Let's start with the following two tables:
CREATE TABLE people AS (
SELECT * FROM VALUES
('david', 10),
('george', 20)
AS tmp(name, age)
);
CREATE TABLE position AS (
SELECT * FROM VALUES
('george', 'c++'),
('george', 'frontend')
AS tmp(name, job)
);
Is the following two equivalent ways to write the SEMI JOIN
or ANTI JOIN
pattern?
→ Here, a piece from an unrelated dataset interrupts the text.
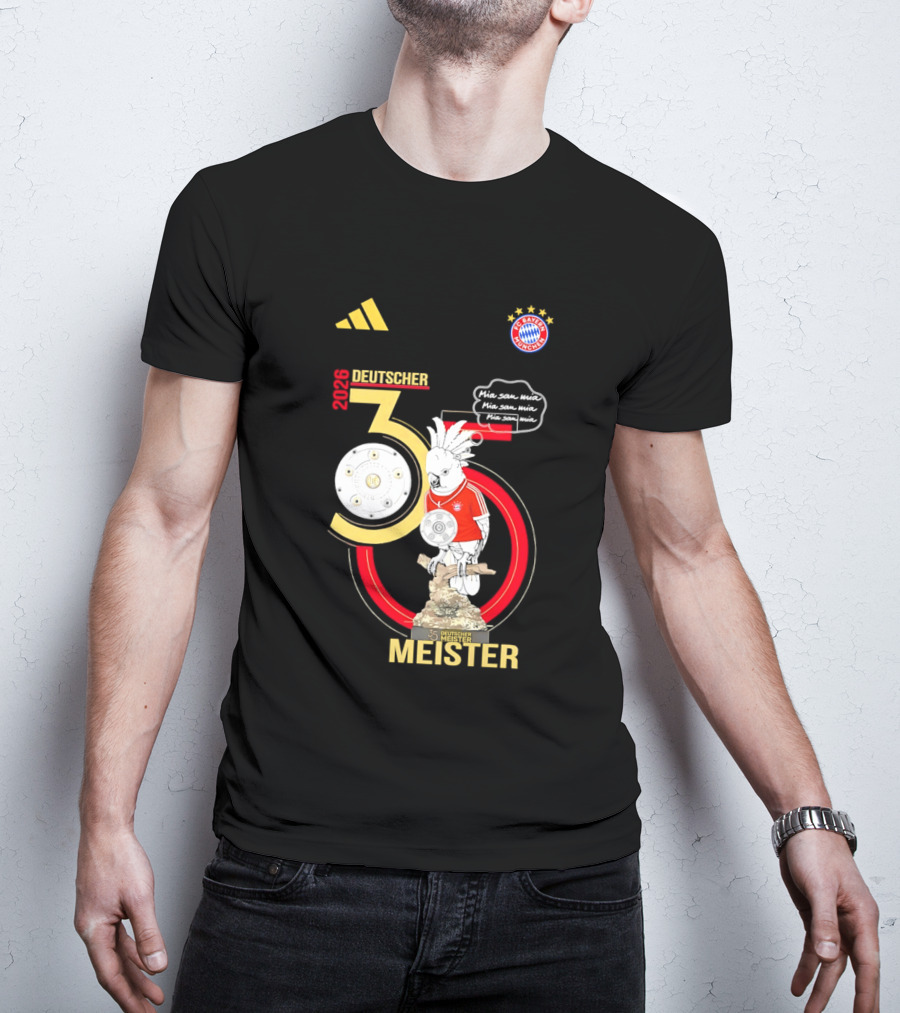 FC Bayern Munich Deutscher Meister 35 Bundes Liga Trophy 2026 T-Shirt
If not, what is missing?
[SEMI-JOIN == WHERE EXISTS]
SELECT * FROM people SEMI JOIN position ON (people.name=position.name)
SELECT * FROM people WHERE EXISTS (SELECT * FROM position WHERE people.name=position.name)
// or like this?
SELECT * FROM people WHERE name IN (SELECT name FROM position)
[ANTI-JOIN == WHERE NOT EXISTS]
SELECT * FROM people ANTI JOIN position ON (people.name=position.name)
SELECT * FROM people WHERE NOT EXISTS (SELECT * FROM position WHERE people.name=position.name)
// or like this?
SELECT * FROM people WHERE name NOT IN (SELECT name FROM position)
In each example (semi and anti joins), the following pair of options are not the same because of the SELECT *
at the start - which will get all columns from all the joined tables.
If you used SELECT people.*
as the start, they are functionally the same as far as I can see.
In SQL Server at least, the bottom two options of each have identical plans in an example I tried (SQL Server referred to them as Left semi join
and Left anti semi join
respectively).
Edit: ANTI JOIN Note that a more analagous way may be to use LEFT OUTER JOIN and then WHERE the joined table doesn't have any rows e.g.,
SELECT *
FROM people LEFT OUTER JOIN position ON (people.name=position.name)
WHERE position.name IS NULL
All will give the same results, but the EXISTS
versions tend to be closer to the theoretical approach.